I was in Lowe’s last weekend, and on my way through the garden department I came across a display of Fiskars tools. They made my loppers, pruners, and shears. If I had considered adding more Fiskars equipment to my collection, I won’t anymore: all their products are now made in China. Just to check and make sure I wasn’t mis-remembering what I bought, I went home to check. Sure enough, each piece is stamped “Made in USA”.
This situation troubles me deeply. It means that there was once a factory somewhere in the United States, where people like you or me were employed, where people had healthcare and retirement benefits, where people enjoyed company picnics and softball games. One morning, a mid-level manager probably received a memo from the factory owner–who probably received a memo from Fiskars–stating that the plant was being shut-down so production could be moved off-shore, where labor costs a small fraction of what it does in America. The mid-level manager probably went out on the floor that afternoon and told everyone that they’d better start looking for work somewhere else. Some of the lucky ones may have found jobs quickly. But I suspect many others didn’t, and shortly thereafter lost their health insurance, and maybe their cars and homes. Their town, if it is small enough, sees some people move away, while the ones who stay have a lower standard of living. Property values drop, and so does tax revenue. Schools get worse, and the next generation has fewer opportunities to make something of themselves. Crime goes up. So does the divorce rate.

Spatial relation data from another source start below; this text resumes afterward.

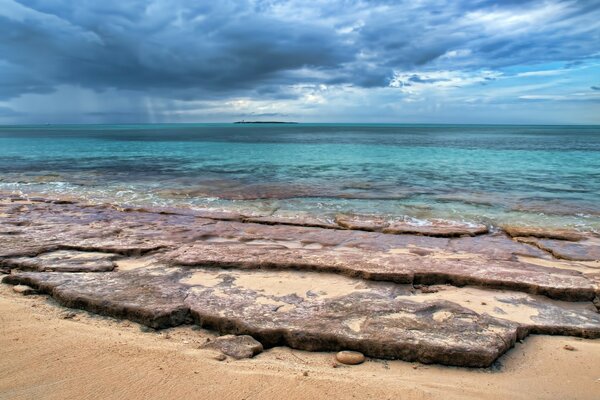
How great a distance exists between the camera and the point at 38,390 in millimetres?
2652

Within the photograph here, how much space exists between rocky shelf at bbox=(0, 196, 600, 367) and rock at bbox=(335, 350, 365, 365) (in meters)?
0.09

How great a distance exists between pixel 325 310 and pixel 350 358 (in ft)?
2.33

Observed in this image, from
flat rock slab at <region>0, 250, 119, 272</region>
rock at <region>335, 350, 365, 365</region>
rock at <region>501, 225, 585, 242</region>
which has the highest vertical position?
flat rock slab at <region>0, 250, 119, 272</region>

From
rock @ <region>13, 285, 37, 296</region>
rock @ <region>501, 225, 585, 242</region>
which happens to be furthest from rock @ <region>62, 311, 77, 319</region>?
rock @ <region>501, 225, 585, 242</region>

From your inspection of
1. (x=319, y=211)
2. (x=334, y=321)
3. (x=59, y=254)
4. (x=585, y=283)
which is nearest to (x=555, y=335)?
(x=585, y=283)

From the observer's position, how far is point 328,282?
4.67 metres

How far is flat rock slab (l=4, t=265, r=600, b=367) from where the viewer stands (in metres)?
3.28

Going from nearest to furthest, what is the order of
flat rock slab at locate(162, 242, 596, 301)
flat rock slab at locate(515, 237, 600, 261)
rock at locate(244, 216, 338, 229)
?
flat rock slab at locate(162, 242, 596, 301) → flat rock slab at locate(515, 237, 600, 261) → rock at locate(244, 216, 338, 229)

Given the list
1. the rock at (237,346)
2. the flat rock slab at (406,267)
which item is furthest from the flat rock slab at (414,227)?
the rock at (237,346)

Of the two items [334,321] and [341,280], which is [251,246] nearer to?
[341,280]

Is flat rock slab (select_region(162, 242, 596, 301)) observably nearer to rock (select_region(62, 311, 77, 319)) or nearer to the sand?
the sand

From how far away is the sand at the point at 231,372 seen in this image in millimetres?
2713

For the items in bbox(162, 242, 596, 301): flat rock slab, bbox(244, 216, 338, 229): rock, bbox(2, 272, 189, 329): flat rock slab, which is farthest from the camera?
bbox(244, 216, 338, 229): rock

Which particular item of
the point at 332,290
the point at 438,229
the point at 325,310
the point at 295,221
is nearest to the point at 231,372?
the point at 325,310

What is it worth to prevent this? About $2.00, apparently. That’s the difference between what I paid for my made in USA pruners and the ones now made in China.
The United States’ trade deficit is astonishing (something like $800 billion). If you believe the Milton Friedman-types, all this is good, since it means the dollar is strong, and that consumers are able to buy more things at lower prices. To the first point I respond: that’s nice when I travel overseas, but I’m not in the business of trading currency, and, even if I were, I wouldn’t be betting on the dollar, since we owe China trillions, and by any standard our CAB looks pretty bad. As to the second point: low prices are nice, but what you don’t see printed on the price tag is what I wrote above – the death of manufacturing in America.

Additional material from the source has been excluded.